Nickie rides into town with a down-on-his-luck cowboy, and finds the trip surprisingly entertaining. Has the ultimate Western adventure game finally come to fruition? Saddle up and we'll find out.

A First Look at The Bad, The Ugly and the Sober

The good news –I’ve finally found a really fun adventure game that takes place in the Old West. The bad news will follow.
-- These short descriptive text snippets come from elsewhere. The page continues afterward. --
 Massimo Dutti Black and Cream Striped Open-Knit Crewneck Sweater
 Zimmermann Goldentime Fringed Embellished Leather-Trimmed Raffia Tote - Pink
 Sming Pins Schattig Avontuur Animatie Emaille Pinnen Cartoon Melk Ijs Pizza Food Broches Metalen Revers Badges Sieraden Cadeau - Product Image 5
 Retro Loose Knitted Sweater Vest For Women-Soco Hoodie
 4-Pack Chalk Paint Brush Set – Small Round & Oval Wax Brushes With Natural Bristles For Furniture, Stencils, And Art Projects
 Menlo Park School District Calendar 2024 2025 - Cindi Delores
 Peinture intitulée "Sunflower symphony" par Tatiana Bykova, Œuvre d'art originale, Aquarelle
In vividly colorful cartoon-like graphics, this 3D third person perspective game promises a laugh from the first screen and doesn’t disappoint. There is so much to see in every screen, and so much to interact with that you will be reminded of other well loved classic adventure point and click games. Imagine Monkey Island goes to the Wild West, and it will give you an idea of the smorgasbord of color and detail that teases the senses. Tumbleweeds roll merrily across the screen, a stagecoach careens precariously around the trail, and the most adorable horse in the gaming world sticks its head through a window to get help for its wounded master.

The Story

Our hero is Jack, a hard drinking cowboy who is perfectly happy alone on his farm, isolated from the rest of the world. That is, until bandits beat him up and burn down his farm. Having no home and no money, he is forced to travel to Westtown to enter a shooting tournament. Besides that, there’s something in the air about treasure to be found.
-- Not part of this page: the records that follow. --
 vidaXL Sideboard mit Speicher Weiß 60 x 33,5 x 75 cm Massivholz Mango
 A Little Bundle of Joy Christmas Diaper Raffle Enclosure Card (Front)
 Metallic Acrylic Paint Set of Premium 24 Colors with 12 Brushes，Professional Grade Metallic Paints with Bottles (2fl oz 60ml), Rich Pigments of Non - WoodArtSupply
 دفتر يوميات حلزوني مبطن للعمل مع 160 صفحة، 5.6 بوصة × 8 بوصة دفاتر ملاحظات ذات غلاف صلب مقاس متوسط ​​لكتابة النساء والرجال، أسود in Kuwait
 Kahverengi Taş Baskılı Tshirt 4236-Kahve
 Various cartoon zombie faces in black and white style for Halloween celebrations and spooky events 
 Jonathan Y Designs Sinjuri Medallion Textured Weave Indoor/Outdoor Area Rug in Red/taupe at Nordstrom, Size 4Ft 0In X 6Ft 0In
Of course nothing’s easy, and Jack has to figure out how to get to town, and how to qualify to be in the tournament. For one thing, he doesn’t even have a gun. You’ll get to know the town well as you travel back and forth many a time, as clickable objects and people will often give you different responses as you progress in the story. You’ll be in a town that is the caricature of television western towns – from a saloon to the graveyard, with all the characters one would expect to meet. From a map I can see there are areas out of town that are intriguing, but that’s further in the game than this preview.

Along the way, almost every screen will have something to smile about, from visual gags to comments you get when an object is clicked on.
Upon seeing a skeleton in the desert near a stagecoach stop, Jack remarks “On his grave they will write that he believed in passenger service.” Upon a gravestone is the epitaph “His last words were hey you (blip), give me back my tobacco!” And as you can guess from the last, this is the rowdy West and the language is sometimes salty, so if that offends this may not be the game for you.

The music changes by area, all a rollicking western theme. For this preview version, the subtitles were in English, but the voiceovers were still in the developer’s native Russian.

A rolling red arrow indicates direction. Your cursor reveals binoculars over an area to indicate more information can be gained from an object, and a grabbing hand appears when an action can be taken. Your inventory can be accessed at the top of your screen with a right click, as can the main menu. You have ten save slots, and the game can be saved at any time outside of the action mini-games. And that brings me to what I promised to tell you later.

The Bad

For most of the game, this is adventure through and through, and the biggest aggravation is the occasional pixel hunting. Objects may have to be clicked several times to get comments on them before you can actually use them. If you click only once on an item, you may spend a frustratingly long time wandering around before in desperation you click on the item again, for a successful and unexpected resolution. But generally I think this is acceptable for most adventure game players, once they understand it’s the rule in the game.

What many adventure game players may not like is that there are mini-games that involve action. If you fail, the game takes you to the beginning of the action sequence without having to reload, which is nice. Each mini-game is different, from fist fighting to riding a bull, to the tournament where shooting is involved.

A few mini-games are very easy, and at least one that I’ve come across so far is quite difficult. The setting is really cute, an old timey bathhouse with lots of windows, which is the location for the first bout of the tournament. A bad guy pops up in different windows, and you have to shoot him before he shoots you. A few problems with this is that it is very quick, the game is smart enough to change up the pattern in which the bad guy moves, and there is an additional woman that pops up too. If you shoot her, it is the same as if you’re shot yourself. (I also suspect the game cheats, because I think I was faster on the draw than the bad guy several times, but in any case that is what I’m going to console myself with.) I was able to win this after about ten tries, but I also play action games, so fast reflex actions are not foreign to me.

To be fair, the developers of this game never called this an adventure game. They were honest and called it an action-adventure. But to me, the game is mostly so adventure-paced it is not going to please action gamers, and the mini-games are going to make the game unacceptable for many adventure gamers.

The preview build which I played was incredibly polished and glitch free for just a preview, indicating that most of the work has probably been completed on the game already. But I’ll ask anyway. If the developers or publishers are reading this, if you would consider a bypass button or some method where if you’re not successful in three tries, the game gives you a pass on each mini-game, I think you have a winner that the adventure community could enjoy very much.